Ingredients
Serves 44X 180g boneless &skinless thick fillets of snapper
4x boneless fillets of butterflied garfish head on
500g pre bought thawed puff pastry rolled into suitable size lids
4 egg yolks whisked with a pinch of salt
Leek &mushroom filling &sauce
150g unsalted butter
1large leek finely sliced &washed
6 cloves of finely sliced peeled garlic
175g finely sliced &washed button mushrooms
1 bunch of tarragon chopped
100g grated parmesan or sharp cheddar
Pinch of salt pinch of nutmeg
25g flour
600ml skinny milk
50ml lite cream
Mashed potatoes
1.4kg of peeled binje or Maris piper potatoes
2 cloves of garlic
Pinch of salt
85gUnsalted butter
100ml of milk or lite cream
Salt & pepper
Fennel salad
2 bulbs of fennel
Juice of 1 lemon
Pinch of salt
French dressing
Bunch of flat parsley
Method
Fish Pie
In a wide suitable pan warm 50g of the butter till liquid. Add sliced garlic, leeks and mushrooms. Season and cover with a lid. Cook for 3-4 mins till soft. Empty onto a tray and allow to cool.
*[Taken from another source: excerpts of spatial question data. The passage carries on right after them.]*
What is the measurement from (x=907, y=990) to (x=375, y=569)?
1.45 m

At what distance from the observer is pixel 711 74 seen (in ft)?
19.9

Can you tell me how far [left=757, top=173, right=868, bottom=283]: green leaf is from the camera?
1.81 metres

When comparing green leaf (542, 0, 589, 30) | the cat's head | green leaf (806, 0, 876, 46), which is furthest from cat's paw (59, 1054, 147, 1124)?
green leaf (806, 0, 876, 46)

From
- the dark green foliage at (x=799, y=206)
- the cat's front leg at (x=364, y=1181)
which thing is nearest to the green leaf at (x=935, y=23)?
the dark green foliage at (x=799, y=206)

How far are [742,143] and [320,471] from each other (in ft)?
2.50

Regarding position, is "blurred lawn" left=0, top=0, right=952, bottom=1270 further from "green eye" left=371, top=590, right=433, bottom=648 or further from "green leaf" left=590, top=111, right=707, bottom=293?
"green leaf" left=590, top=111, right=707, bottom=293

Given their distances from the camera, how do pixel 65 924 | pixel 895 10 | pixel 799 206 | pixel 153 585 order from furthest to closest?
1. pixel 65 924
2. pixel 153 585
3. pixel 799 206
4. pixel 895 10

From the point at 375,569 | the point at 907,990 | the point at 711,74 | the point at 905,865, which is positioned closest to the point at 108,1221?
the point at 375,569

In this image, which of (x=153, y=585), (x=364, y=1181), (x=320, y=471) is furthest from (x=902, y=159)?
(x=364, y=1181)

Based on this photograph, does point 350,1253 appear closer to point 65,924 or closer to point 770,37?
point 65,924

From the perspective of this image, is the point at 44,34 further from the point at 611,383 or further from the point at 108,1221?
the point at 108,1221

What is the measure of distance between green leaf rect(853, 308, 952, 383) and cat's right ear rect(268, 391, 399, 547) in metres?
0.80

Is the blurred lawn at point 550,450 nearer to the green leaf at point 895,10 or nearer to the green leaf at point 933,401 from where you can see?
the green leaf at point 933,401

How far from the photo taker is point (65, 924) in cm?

Return the pan to the heat, add the remaining butter and allow to melt. Add the flour and stir to a smooth paste. Reduce the heat and gradually add the milk stirring vigorously as you add the milk.
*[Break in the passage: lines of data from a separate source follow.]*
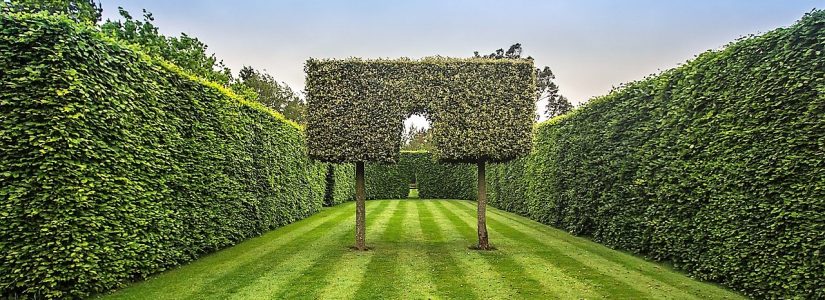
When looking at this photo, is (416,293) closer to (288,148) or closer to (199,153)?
(199,153)

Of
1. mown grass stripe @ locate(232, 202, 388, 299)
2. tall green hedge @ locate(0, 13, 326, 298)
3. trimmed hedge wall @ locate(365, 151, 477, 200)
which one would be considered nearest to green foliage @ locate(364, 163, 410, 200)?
trimmed hedge wall @ locate(365, 151, 477, 200)

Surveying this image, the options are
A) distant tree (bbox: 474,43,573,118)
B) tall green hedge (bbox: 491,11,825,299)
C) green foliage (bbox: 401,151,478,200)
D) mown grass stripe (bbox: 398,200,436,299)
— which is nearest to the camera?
tall green hedge (bbox: 491,11,825,299)

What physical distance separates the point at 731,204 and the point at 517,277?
2910 mm

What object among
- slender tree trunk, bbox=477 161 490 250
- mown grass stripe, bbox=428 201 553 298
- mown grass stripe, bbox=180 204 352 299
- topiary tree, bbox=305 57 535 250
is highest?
topiary tree, bbox=305 57 535 250

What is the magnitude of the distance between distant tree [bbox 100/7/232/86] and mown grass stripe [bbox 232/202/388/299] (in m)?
13.1

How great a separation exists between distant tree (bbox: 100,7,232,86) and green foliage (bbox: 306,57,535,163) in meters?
13.3

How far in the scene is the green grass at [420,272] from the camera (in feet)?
18.5

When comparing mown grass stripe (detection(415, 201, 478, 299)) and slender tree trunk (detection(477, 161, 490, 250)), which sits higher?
slender tree trunk (detection(477, 161, 490, 250))

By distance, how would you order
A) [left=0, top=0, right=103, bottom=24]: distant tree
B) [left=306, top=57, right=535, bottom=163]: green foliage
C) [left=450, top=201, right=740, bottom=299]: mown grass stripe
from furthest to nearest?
[left=0, top=0, right=103, bottom=24]: distant tree < [left=306, top=57, right=535, bottom=163]: green foliage < [left=450, top=201, right=740, bottom=299]: mown grass stripe

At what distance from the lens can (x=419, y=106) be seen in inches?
347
Once all the milk has been absorbed, add the cheese, cream and seasoning. Cook for 5 minutes then add the tarragon.
Take a suitable pie dish then spoon a ladle of the sauce into the dish followed by some leeks and mushrooms. Season the fish lightly then place the snapper on top of the sauce and vegetables.
Next place the Garfish on top with the head pointing out of the dish, followed by more sauce and vegetables.
Allow to cool then brush the pastry lid with beaten egg. Top with puff pastry allowing the head to peak out. Brush the pastry with the egg yolk mixture then allow to rest for 10 minutes. Pre-heat the oven to 200˚C and bake for 25 minutes
Serve piping hot with mashed potatoes and a fennel salad.
Mashed potatoes
Cover potatoes with cold water season with salt Add garlic and bring to the boil. Cook until soft. Drain very well and pass through a potato ricer. Add butter, milk or cream. Season lightly once more.
Fennel salad
Wash fennel bulbs and remove their tough outer leaves then finely slice on a Japanese mandolin.
Wash leaves of flat parsley and coarsely shred. Add to fennel.
Combine lemon and French dressing. Prior to serving, add to fennel, season and toss.